PROBLEM TO WORK ON.
Reproduce the entire listing word for word.

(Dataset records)
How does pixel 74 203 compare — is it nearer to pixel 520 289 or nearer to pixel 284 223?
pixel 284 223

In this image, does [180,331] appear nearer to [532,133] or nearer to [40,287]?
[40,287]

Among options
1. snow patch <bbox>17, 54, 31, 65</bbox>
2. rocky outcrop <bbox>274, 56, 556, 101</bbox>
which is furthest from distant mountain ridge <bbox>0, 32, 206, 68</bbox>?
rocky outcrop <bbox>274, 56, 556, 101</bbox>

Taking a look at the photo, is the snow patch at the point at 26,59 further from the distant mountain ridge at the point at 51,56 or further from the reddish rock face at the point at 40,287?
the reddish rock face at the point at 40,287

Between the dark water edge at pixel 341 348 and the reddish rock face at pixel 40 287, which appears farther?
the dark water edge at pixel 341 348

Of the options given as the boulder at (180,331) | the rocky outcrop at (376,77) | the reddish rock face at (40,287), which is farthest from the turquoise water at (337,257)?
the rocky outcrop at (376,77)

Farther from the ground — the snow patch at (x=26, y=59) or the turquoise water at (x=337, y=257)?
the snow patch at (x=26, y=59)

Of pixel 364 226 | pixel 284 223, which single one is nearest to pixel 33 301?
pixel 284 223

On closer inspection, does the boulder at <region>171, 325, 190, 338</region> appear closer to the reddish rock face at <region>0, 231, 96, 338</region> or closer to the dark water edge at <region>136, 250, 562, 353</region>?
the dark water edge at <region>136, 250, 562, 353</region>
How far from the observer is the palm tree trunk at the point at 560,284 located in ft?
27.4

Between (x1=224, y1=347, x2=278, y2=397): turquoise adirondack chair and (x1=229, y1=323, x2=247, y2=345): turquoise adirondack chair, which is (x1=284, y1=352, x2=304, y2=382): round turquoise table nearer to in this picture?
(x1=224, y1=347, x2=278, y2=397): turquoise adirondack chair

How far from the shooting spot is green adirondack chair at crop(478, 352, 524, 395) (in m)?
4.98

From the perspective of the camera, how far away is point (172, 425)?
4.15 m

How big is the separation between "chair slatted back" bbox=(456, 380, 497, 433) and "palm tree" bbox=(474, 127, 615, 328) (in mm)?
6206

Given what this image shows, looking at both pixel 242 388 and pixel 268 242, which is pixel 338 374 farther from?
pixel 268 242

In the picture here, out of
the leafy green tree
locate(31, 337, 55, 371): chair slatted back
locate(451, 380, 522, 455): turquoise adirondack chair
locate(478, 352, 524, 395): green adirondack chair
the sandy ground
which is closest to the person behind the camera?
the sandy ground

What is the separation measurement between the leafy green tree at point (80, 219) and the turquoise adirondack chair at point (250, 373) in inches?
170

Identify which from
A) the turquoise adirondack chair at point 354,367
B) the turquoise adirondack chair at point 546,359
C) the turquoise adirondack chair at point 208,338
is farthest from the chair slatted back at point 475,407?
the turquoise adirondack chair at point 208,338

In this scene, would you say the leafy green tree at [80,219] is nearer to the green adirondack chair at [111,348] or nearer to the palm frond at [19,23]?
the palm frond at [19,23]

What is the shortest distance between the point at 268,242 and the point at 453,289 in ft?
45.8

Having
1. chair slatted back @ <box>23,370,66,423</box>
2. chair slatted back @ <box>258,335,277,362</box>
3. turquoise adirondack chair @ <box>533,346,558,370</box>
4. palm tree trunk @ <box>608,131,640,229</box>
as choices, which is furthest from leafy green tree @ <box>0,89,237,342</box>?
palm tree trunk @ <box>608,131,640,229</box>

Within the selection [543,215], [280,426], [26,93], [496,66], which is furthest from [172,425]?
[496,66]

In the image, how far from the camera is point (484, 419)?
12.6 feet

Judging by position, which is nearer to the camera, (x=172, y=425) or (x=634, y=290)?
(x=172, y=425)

ANSWER TO THE EXERCISE.
How does pixel 74 203 compare — is it nearer to pixel 520 289 or nearer to pixel 284 223?
pixel 284 223

In this image, does [180,331] appear nearer to [532,133] or nearer to [40,287]?
[40,287]

Among options
1. snow patch <bbox>17, 54, 31, 65</bbox>
2. rocky outcrop <bbox>274, 56, 556, 101</bbox>
which is furthest from distant mountain ridge <bbox>0, 32, 206, 68</bbox>?
rocky outcrop <bbox>274, 56, 556, 101</bbox>

Taking a look at the photo, is the snow patch at the point at 26,59 further from the distant mountain ridge at the point at 51,56 or further from the reddish rock face at the point at 40,287?
the reddish rock face at the point at 40,287

Between the dark water edge at pixel 341 348 and the reddish rock face at pixel 40 287, which appears farther?
the dark water edge at pixel 341 348

Of the options given as the boulder at (180,331) | the rocky outcrop at (376,77) | the reddish rock face at (40,287), which is farthest from the turquoise water at (337,257)?
the rocky outcrop at (376,77)

Farther from the ground — the snow patch at (x=26, y=59) or the turquoise water at (x=337, y=257)?
the snow patch at (x=26, y=59)

Of pixel 364 226 | pixel 284 223, which single one is nearest to pixel 33 301?
pixel 284 223

On closer inspection, does the boulder at <region>171, 325, 190, 338</region> appear closer to the reddish rock face at <region>0, 231, 96, 338</region> or closer to the dark water edge at <region>136, 250, 562, 353</region>?
the dark water edge at <region>136, 250, 562, 353</region>
How far from the observer is the palm tree trunk at the point at 560,284 located in ft?
27.4

Between (x1=224, y1=347, x2=278, y2=397): turquoise adirondack chair and (x1=229, y1=323, x2=247, y2=345): turquoise adirondack chair, which is (x1=284, y1=352, x2=304, y2=382): round turquoise table nearer to in this picture?
(x1=224, y1=347, x2=278, y2=397): turquoise adirondack chair

How far from the shooting spot is green adirondack chair at crop(478, 352, 524, 395) (in m)?
4.98

From the perspective of the camera, how far away is point (172, 425)?
4.15 m

How big is the separation between "chair slatted back" bbox=(456, 380, 497, 433) and "palm tree" bbox=(474, 127, 615, 328) (in mm)?
6206

Given what this image shows, looking at both pixel 242 388 and pixel 268 242, which is pixel 338 374 farther from?
pixel 268 242

In the picture here, out of
the leafy green tree
locate(31, 337, 55, 371): chair slatted back
locate(451, 380, 522, 455): turquoise adirondack chair
locate(478, 352, 524, 395): green adirondack chair
the sandy ground
which is closest to the person behind the camera?
the sandy ground

What is the separation measurement between the leafy green tree at point (80, 219) and the turquoise adirondack chair at point (250, 373) in inches?
170

Identify which from
A) the turquoise adirondack chair at point 354,367
B) the turquoise adirondack chair at point 546,359
C) the turquoise adirondack chair at point 208,338
is farthest from the chair slatted back at point 475,407?
the turquoise adirondack chair at point 208,338

In this scene, would you say the leafy green tree at [80,219] is nearer to the green adirondack chair at [111,348] or nearer to the palm frond at [19,23]?
the palm frond at [19,23]

What is the shortest distance between the point at 268,242 and the point at 453,289 in ft?
45.8

Having
1. chair slatted back @ <box>23,370,66,423</box>
2. chair slatted back @ <box>258,335,277,362</box>
3. turquoise adirondack chair @ <box>533,346,558,370</box>
4. palm tree trunk @ <box>608,131,640,229</box>
as choices, which is furthest from leafy green tree @ <box>0,89,237,342</box>?
palm tree trunk @ <box>608,131,640,229</box>

Within the selection [543,215], [280,426], [26,93], [496,66], which is furthest from [172,425]?
[496,66]

In the image, how far from the camera is point (484, 419)?
12.6 feet

Judging by position, which is nearer to the camera, (x=172, y=425) or (x=634, y=290)?
(x=172, y=425)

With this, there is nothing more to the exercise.